We intend to pay around one third of the annual dividend at the interim stage and two thirds as a final dividend. We are recommending a maiden interim dividend of 0.07p per ordinary share.
The interim dividend will be payable on 15 January 2010 to shareholders on the register at 4 December 2009.
Trading
Strong product performances by Deltacortril® and Nu-Seals® were the main factors behind the 34% sales growth. Excluding these, the growth achieved by the rest of the portfolio was 7%. This was an encouraging performance, given that we selected the products in our portfolio for their ability to deliver steady, consistent sales with minimal marketing support. Typically, these products maintain modest sales growth because of a gradual increase in the number of patients requiring treatment.
The success of the Deltacortril® product results from improvements in production capacity. After we acquired the brand from Pfizer in 2006 (along with Atarax and Terracortril for a total of £1m), the contract manufacturer to whom we moved production was not initially able to manufacture the full volumes we required. Since then the manufacturer has been steadily increasing production capacity. Deltacortril® is one of the few products in our portfolio that face generic competition, so shortfalls in supply meant that it lost both sales and market share. As supply volumes have recovered, we have been regaining market share, but we expect the brand's recent rapid growth to begin levelling-off in the second half of the year. As reported in our AGM statement on 21 May 2009, we remain cautious that the prednisolone market may become more competitive over time.
The growth of Nu-Seals® sales in the first half results from continuing success in Ireland, its principal market, augmented by some favourable foreign exchange movements.

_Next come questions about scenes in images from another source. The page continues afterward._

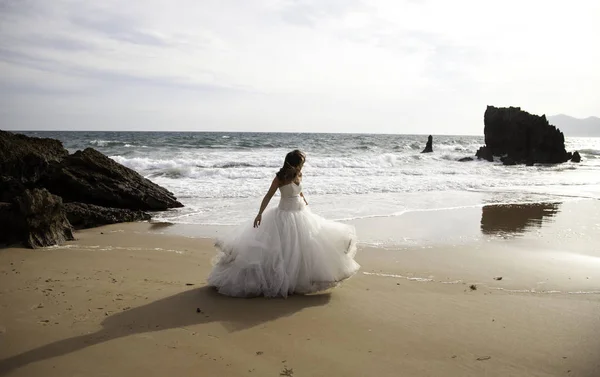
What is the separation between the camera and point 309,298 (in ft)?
17.1

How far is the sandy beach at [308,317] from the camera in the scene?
3615mm

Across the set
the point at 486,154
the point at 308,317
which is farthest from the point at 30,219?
the point at 486,154

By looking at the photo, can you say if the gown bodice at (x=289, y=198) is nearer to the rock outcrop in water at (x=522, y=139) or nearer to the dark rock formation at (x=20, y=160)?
the dark rock formation at (x=20, y=160)

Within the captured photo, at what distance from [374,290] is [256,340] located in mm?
2017

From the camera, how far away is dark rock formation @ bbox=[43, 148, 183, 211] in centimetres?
1071

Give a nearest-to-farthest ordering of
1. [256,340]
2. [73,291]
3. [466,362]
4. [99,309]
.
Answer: [466,362] < [256,340] < [99,309] < [73,291]

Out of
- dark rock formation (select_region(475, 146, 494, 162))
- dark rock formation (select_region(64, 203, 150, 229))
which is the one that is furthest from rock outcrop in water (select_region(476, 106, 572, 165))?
dark rock formation (select_region(64, 203, 150, 229))

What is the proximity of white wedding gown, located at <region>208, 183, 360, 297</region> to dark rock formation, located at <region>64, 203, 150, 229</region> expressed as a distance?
533 centimetres

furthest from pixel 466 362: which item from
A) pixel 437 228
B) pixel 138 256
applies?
pixel 437 228

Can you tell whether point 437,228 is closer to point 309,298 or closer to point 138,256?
point 309,298

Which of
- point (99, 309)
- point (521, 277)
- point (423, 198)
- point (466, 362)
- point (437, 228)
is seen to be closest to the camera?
point (466, 362)

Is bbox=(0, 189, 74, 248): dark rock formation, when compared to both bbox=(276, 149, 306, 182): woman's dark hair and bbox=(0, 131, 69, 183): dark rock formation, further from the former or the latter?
bbox=(276, 149, 306, 182): woman's dark hair

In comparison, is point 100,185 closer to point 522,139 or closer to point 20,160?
point 20,160

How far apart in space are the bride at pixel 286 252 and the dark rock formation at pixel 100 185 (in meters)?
6.59
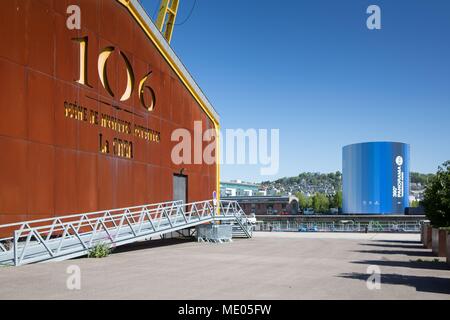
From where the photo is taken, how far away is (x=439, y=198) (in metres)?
24.3

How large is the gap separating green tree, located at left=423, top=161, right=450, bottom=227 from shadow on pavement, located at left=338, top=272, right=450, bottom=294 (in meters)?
8.85

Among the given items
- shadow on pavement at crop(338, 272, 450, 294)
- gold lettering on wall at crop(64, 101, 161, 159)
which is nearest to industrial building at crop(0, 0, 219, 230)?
gold lettering on wall at crop(64, 101, 161, 159)

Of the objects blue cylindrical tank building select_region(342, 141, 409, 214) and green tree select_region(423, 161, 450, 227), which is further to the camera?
blue cylindrical tank building select_region(342, 141, 409, 214)

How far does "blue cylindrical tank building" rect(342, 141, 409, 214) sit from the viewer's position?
95875 millimetres

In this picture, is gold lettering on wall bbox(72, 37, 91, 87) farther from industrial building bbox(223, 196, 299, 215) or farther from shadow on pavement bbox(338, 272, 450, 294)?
industrial building bbox(223, 196, 299, 215)

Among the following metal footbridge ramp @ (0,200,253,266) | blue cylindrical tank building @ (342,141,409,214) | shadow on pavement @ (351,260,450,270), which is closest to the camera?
metal footbridge ramp @ (0,200,253,266)

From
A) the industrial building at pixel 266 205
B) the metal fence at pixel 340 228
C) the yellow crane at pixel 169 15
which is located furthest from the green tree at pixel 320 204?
the yellow crane at pixel 169 15

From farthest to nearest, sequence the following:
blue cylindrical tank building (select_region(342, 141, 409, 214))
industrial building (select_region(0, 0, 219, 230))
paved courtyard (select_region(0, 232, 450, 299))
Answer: blue cylindrical tank building (select_region(342, 141, 409, 214)), industrial building (select_region(0, 0, 219, 230)), paved courtyard (select_region(0, 232, 450, 299))

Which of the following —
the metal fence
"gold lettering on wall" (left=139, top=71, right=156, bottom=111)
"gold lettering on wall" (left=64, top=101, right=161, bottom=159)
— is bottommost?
the metal fence

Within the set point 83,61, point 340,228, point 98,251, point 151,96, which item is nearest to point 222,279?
point 98,251

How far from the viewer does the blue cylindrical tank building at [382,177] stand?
95.9 metres

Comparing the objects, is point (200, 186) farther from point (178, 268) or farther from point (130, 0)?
point (178, 268)

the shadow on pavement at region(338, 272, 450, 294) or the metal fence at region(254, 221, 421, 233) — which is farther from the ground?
the shadow on pavement at region(338, 272, 450, 294)
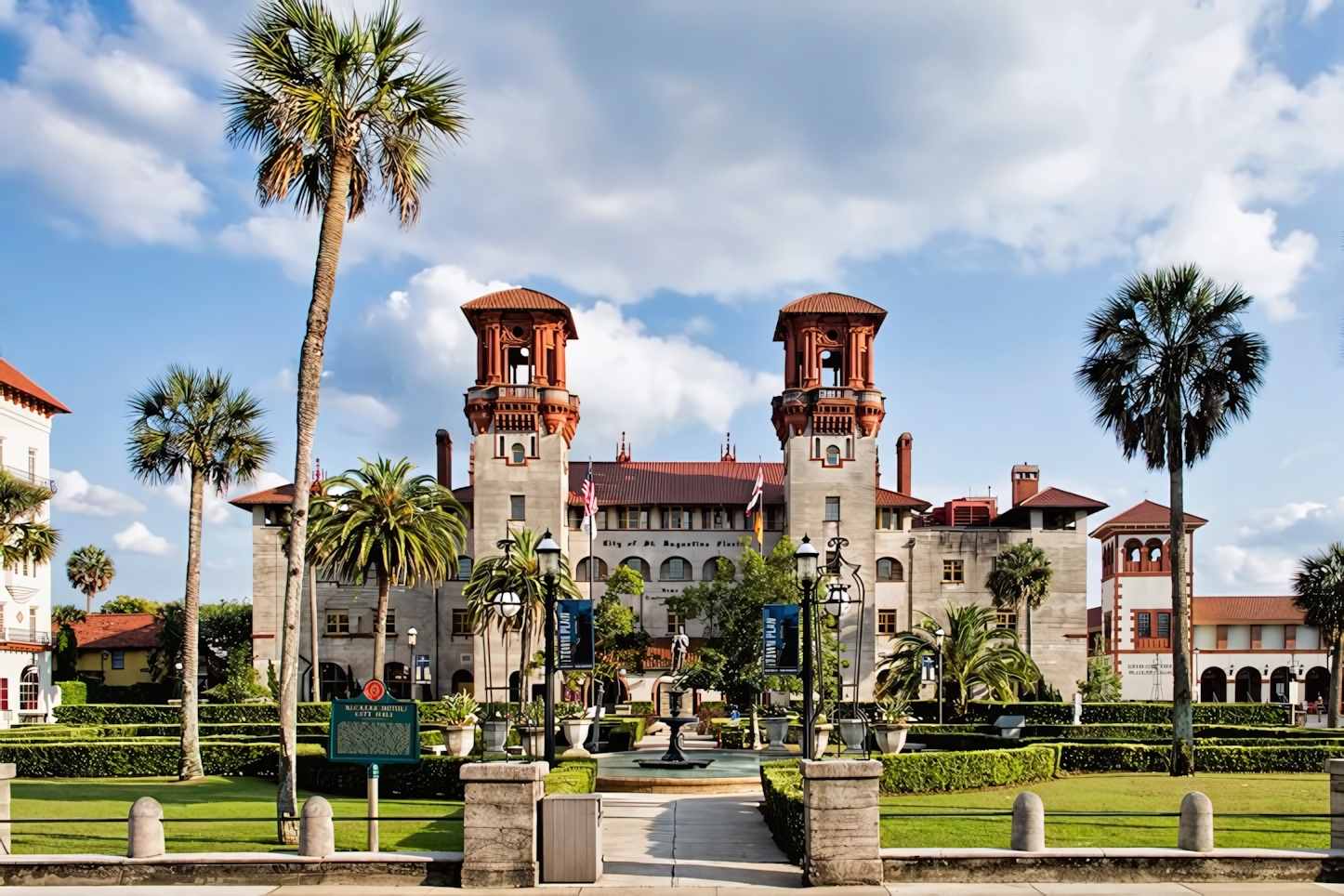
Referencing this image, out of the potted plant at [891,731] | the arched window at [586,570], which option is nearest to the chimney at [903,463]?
the arched window at [586,570]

After very strong growth last year, sales of Hydromol® rose more modestly in the first half of 2009. Hydromol® competes in the emollient market for dry skin conditions such as eczema, in which it has about a 2% market share. This is a competitive and growing market in which sales are significantly affected by marketing investment, albeit with a distinct time lag. We have stepped up investment this year and expect to reap the benefit in the year ahead.
We continue to make progress in China, where sales of Forceval® advanced by a further 8%.
Sales in the first half of 2009 have also benefited from a £0.2m contribution from Pavacol-D®, the sugar-free cough suppressant which we acquired in August 2008. The brand is now being promoted by the sales organisation Pharmexx, which is also working on the over-the-counter marketing of Forceval® and Hydromol®.
Strategy
Our strategy of focusing on steady, cash-generative brands − supported by marketing investment and promotion only where this will clearly deliver strong returns − has delivered steadily improving sales and profits through the worst economic downturn in recent times.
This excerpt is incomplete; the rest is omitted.